Will you print, word for word and nothing else, the lines starting with the one containing "When sorted from" and going on through the one containing "[615,367], [400,80], [175,397], [400,188]"?

Start of Provided entries

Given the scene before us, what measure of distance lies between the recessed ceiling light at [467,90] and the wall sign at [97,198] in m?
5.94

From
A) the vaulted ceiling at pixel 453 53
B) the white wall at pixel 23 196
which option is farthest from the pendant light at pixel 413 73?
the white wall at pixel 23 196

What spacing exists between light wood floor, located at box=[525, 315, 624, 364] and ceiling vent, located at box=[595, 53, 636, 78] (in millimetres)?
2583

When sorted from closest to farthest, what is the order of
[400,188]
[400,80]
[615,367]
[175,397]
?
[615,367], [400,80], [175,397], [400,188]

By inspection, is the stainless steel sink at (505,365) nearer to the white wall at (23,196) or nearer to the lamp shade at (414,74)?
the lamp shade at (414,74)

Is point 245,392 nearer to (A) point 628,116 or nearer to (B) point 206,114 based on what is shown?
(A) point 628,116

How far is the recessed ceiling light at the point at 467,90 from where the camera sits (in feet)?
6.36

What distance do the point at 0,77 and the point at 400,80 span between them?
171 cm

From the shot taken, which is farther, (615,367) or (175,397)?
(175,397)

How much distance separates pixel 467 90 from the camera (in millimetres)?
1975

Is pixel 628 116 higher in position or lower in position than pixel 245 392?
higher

End of Provided entries
Start of Provided entries

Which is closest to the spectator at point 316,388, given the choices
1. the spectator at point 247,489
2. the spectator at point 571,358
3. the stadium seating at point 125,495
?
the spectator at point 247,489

End of Provided entries

# The reply:
When sorted from closest to farthest, what is the order of
[400,188]
[400,80]
[615,367]
[175,397]
?
[615,367], [400,80], [175,397], [400,188]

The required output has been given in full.